The nervousness turned into pleasure when she learned the news, of course.

“This is a great honor,” Wolf said by phone late Monday. “I’m extremely pleased.”

“I’ve worked with the Multi-Service Center and Learning Center and am still working on trying to get them money,” she said, explaining that as the council meeting was wrapping up she was just getting up from a bit of work on their behalf from her home computer.

Wolf, 79, has a master’s degree from Harvard University’s Kennedy School of Government,worked at the Massachusetts Institute of Technology and has been active in Cambridge politics since the early 1970s, when she was a member of a parent-teachers association.

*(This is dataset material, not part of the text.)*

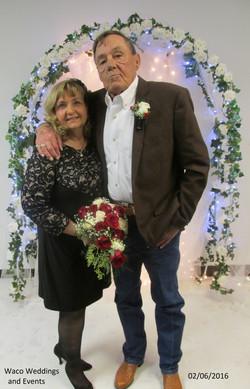Lance and Glenda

She was elected to the School Committee in 1973 and to the council in 1983, serving a term as mayor from 1990-92. She won her state representative seat in 1996 and served until announcing in March 2012 that she wouldn’t be running again.

There will be an open house at the Western Avenue building June 10, Decker said, so people can see the new offices of the agencies housed there – and for a broader announcement of the naming of the building. A formal dedication may be scheduled for September.

The Housing Authority develops, manages and administers subsidized affordable housing for low-income elderly, family and disabled households. The Multi-Service Center addresses the needs of the homeless and near-homeless. And the Community Learning Center provides adults with free educational programs and services in such things as English as a second language and passing the U.S. citizenship or high school equivalency tests.

Decker pointed out that Wolf touched and aided each agency during her 36 years in office.

“This is not a woman who is used to having things done for her. She has spent her entire life working to help others,” Decker said.

“It seems like we redid the right building just in time,” Mayor Henrietta Davis said.